Central Appalachia is a place of mountains and myth. Director Elaine McMillion Sheldon knows this well, calling those mountains home. Coal has had a profound influence on this community’s identity, but Sheldon dares to consider what future stories might look like out of the shadow of coal, now that relationships to coal are changing. She takes us on an alluring cinematic journey through the past, present, and future of Appalachia.
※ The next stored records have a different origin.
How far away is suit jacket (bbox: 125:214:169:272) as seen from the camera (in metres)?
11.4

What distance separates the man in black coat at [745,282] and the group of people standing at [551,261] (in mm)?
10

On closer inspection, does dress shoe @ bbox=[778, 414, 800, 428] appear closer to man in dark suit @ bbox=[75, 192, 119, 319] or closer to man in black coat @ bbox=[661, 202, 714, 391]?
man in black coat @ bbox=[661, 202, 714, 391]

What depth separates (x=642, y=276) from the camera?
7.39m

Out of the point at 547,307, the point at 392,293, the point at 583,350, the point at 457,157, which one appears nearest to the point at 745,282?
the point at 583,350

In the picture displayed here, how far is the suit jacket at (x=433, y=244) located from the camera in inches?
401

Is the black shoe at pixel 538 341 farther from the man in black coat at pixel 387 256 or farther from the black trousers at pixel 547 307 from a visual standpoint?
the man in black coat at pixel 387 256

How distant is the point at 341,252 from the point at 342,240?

Sheldon’s distinct vision remixes present-day moments of life in a coal-mining town with archival footage and atmospheric invocations of the land to alchemize something new — a rare, nuanced depiction of this community. A young girl learning the story of coal anchors the journey while Sheldon’s poetic voiceover guides us through the experience and an expressive score differentiates the reality of coal from a more imaginative world. The hybrid approach allows Sheldon to explore the act of storytelling itself and is a magical reclamation of the power of stories to shape how a region sees itself. The end of one story welcomes the beginning of another.
Elaine McMillion Sheldon is an Academy Award-nominated, Emmy- and Peabody-winning documentary filmmaker. Sheldon is the director of the Netflix original documentaries Heroin(e) and Recovery Boys, which explore America's opioid crisis. She has been named a Creative Capital awardee, a Guggenheim fellow, a USA fellow by United States Artists, and one of the 25 New Faces of Independent Film by Filmmaker magazine.